Se me olvidaba decir que en realidad tenía dos portadas porque tenía dos partes. En las contraportadas y en otros lugares pude leer que aquella novela, la primera de la historia,  había sido escrita por una mujer japonesa que había vivido a mediados del siglo X y principios del XI, (Periodo Heian), una noble de rango medio emparentada con la familia Fujiwara, la más poderosa de Japón. Los dos tomos tenían dos mil cuatrocientas páginas, justo lo que yo necesitaba, algo a lo que si me enganchaba sería absolutamente absorbente. 

Creí que me duraría por lo menos todas las vacaciones, pero me la ventilé en unas pocas semanas, en las que estuve perdido en un mundo de una delicadeza y de una sensibilidad asombrosas, con  personajes complejos en una corte fastuosa llena de exotismo y belleza.

Mientras iba pasando las páginas pensaba "así que mientras aquí andábamos escribiendo cantares de gesta como el Cantar del Mío Cid, poesía épica llena de mandobles y samugazos, en Japón una mujer escribía una novela de amor que estaba a la altura del Quijote, de Hamlet, de Guerra y Paz, pero en el siglo X y además mucho más extensa y mucho más entretenida".

Por lo visto, en las cortes China y en la Japonesa (que copió todo de la china), las mujeres nobles tenían pocas ocupaciones, entre las que se encontraban artes como la música, la caligrafía y escribir cartas y notas a sus familiares, maridos y amantes en lujosos papeles de diferentes materiales y variados colores. Era así como a Murasaki Shikibu tuvo la oportunidad de escribir retratando además su época.

También supe que en la corte china, ya en el siglo X,  había, y no es broma, un "Ministerio de poesía" encargado de recopilar la ingente cantidad de poemas, que se producían en parte,  gracias a los concursos que los emperadores, que a menudo participaban en ellos, convocaban.



Por desgracia, en castellano sólo encontré dos antologías y un libro de Wang Wei que me encantaron, pues era una poesía mucho más sencilla y emocional que la nuestra y estaba llena de sabiduría. Me entristeció y me entristece que para nosotros,  los hispano-hablantes de a pie todo aquel “Ministerio de poesía”  cupiera en tres o cuatro libros que a su vez cabían en una bolsa pequeña.
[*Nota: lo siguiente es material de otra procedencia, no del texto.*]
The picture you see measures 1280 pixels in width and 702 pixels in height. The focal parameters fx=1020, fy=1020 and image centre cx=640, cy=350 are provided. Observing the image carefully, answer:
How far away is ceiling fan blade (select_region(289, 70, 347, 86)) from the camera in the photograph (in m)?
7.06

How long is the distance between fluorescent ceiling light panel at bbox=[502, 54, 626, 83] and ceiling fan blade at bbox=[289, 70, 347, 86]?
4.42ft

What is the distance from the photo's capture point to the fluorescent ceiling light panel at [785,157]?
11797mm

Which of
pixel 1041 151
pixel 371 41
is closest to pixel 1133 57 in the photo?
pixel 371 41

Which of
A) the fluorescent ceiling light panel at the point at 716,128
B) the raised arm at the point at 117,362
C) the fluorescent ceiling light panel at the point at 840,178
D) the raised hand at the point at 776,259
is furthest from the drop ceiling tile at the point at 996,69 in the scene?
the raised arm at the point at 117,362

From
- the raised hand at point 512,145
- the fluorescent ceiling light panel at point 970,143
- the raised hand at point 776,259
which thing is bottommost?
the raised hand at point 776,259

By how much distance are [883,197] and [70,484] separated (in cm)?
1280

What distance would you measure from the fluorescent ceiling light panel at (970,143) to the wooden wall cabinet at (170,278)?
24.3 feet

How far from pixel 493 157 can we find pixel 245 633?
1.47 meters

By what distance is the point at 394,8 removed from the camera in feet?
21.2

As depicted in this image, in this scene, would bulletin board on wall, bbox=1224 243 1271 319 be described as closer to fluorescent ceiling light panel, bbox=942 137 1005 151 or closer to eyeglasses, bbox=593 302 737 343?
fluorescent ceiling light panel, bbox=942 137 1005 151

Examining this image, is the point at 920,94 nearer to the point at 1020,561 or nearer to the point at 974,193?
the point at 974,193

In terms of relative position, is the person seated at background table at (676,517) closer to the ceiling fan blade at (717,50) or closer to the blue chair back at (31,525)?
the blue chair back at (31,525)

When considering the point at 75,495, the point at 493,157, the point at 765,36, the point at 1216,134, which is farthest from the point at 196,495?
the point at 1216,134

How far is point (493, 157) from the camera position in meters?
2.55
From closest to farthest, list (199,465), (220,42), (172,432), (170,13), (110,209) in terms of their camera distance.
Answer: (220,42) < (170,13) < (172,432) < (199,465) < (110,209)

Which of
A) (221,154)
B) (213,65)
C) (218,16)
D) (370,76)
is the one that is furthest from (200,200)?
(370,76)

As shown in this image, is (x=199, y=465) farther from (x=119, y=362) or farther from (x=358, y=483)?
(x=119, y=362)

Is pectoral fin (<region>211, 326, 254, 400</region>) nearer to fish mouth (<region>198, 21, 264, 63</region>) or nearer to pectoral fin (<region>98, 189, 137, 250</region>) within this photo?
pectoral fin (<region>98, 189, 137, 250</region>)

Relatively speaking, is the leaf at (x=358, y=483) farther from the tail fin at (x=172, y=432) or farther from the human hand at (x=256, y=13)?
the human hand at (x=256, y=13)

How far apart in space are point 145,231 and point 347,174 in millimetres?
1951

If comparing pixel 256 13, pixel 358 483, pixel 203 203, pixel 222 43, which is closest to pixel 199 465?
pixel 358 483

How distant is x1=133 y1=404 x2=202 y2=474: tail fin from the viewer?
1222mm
Pero volviendo a nuestra mujer de hoy,  fue una persona increíble que dio al mundo una obra soberbia y a la que en Occidente poco a poco se va conociendo. Borges dijo de su libro que era una obra maestra de la literatura universal.

Yo, sigo dándole las gracias a Murasaki Shikibu por haberme sacado del infierno en aquellos días de verano, dejando escritos aquellos dos tomos para mí, hace casi mil años en la otra parte del mundo.